Немолодой уже мужчина, но крепкий и добротный, умело и с удовольствием раскалывает толстые чурки на аккуратные поленья и складывает в штабель уже внушительной поленницы.
Рубашка на загривке взмокла, как и под мышками, на лице блестят бисеринки пота. Он всмотрелся в нас, воткнул топор в колоду и поклонился с понятной настороженностью в лице.
Бобик подошел и обнюхал, крестьянин побледнел и привстал на цыпочки.
— Бог в помощь, — сказал я благожелательно. — Здесь дров на всю зиму хватит! Хорошо работаешь. Люблю рачительных хозяев.
Он сдержанно улыбнулся.
— Спасибо, мой лорд.
— Большая семья?
— Нет, мой лорд. Только мы с женой и двое детей.
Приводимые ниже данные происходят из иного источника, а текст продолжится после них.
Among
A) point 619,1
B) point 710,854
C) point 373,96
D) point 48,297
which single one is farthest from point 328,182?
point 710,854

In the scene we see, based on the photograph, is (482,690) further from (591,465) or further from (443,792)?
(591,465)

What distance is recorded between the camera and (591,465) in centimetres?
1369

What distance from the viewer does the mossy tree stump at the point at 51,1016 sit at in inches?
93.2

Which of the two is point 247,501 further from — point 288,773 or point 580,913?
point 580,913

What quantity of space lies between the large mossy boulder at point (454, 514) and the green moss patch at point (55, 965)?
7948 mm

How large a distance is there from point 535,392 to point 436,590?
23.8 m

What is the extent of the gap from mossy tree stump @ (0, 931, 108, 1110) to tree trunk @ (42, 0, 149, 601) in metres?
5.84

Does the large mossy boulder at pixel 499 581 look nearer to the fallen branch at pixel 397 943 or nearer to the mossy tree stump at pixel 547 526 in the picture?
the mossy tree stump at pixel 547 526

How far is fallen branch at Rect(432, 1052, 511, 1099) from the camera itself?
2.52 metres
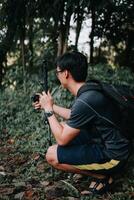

— Тем более похвально, — сказал я. — Напоишь коня?
Он поспешно кивнул.
— Да, мой лорд. А вы идите в дом, у нас как раз обед поспевает.
— Спасибо, — сказал я.
Я поднялся на крыльцо, чем-то пахнуло знакомым, слегка настораживающим, я подобрался и толкнул дверь, готовый и к неожиданностям.
Женщина обернулась от плиты, где жарится, парится, шкварчит и потрескивает, распространяя запахи поджариваемой ветчины, лицо ее испуганно дернулось.
— Ой, я не слыхала, как вы вошли…
Я выдернул меч и направил острие в ее горло.
— Это хорошо.
Она всмотрелась в мое лицо.
— Это вы… тот самый… как вы меня нашли?
— Я не искал, — ответил я. — Случайно. Нет, вру, моя милая собачка тебя учуяла.
Она, бледная и вздрагивающая, опустилась на колени и, глядя снизу вверх в мое злое лицо, сказала умоляюще:
— Знаю, вы меня убьете… Но только не при муже!
— Это муж? — спросил я.
— Да, — ответила она. — Убейте, только ничего ему не говорите.
— Почему? — спросил я.
Она прошептала:
— Он ничего не знает!.. Мы с ним с того дня, как ты… как мы…
— Разве я не убил тебя? — спросил я.
— Я живучая, — ответила она тихо. — Долго умирала под камнями, но затем услышала, как кто-то начал их разбирать. Я потеряла сознание, а очнулась уже на телеге. Мужчина бережно закутал меня в свою одежду, а сам мерз в ночи. Потом кормил меня с ложечки и давал воду по одному глотку. Я была очень слаба… меня трудно убить, но и возвращаются ко мне силы очень медленно. Он привез меня в свой дом, перенес на кровать и несколько недель ухаживал, пока не смогла вставать, но и потом ухаживал и оберегал. Сперва я собиралась его съесть, как только у меня хватит сил, а потом…
Я слушал настороженно, острие меча все еще у нее под горлом.
— Говори, — потребовал я. — На этот раз тебе так легко не отделаться. Я разрублю тебя на куски, сожгу, а пепел развею!
— Только ему не говорите, — попросила она умоляюще. — Пусть никогда не узнает, что жил с чудовищем.
— Чей ребенок? — спросил я. — Я слышу детский голос с заднего двора.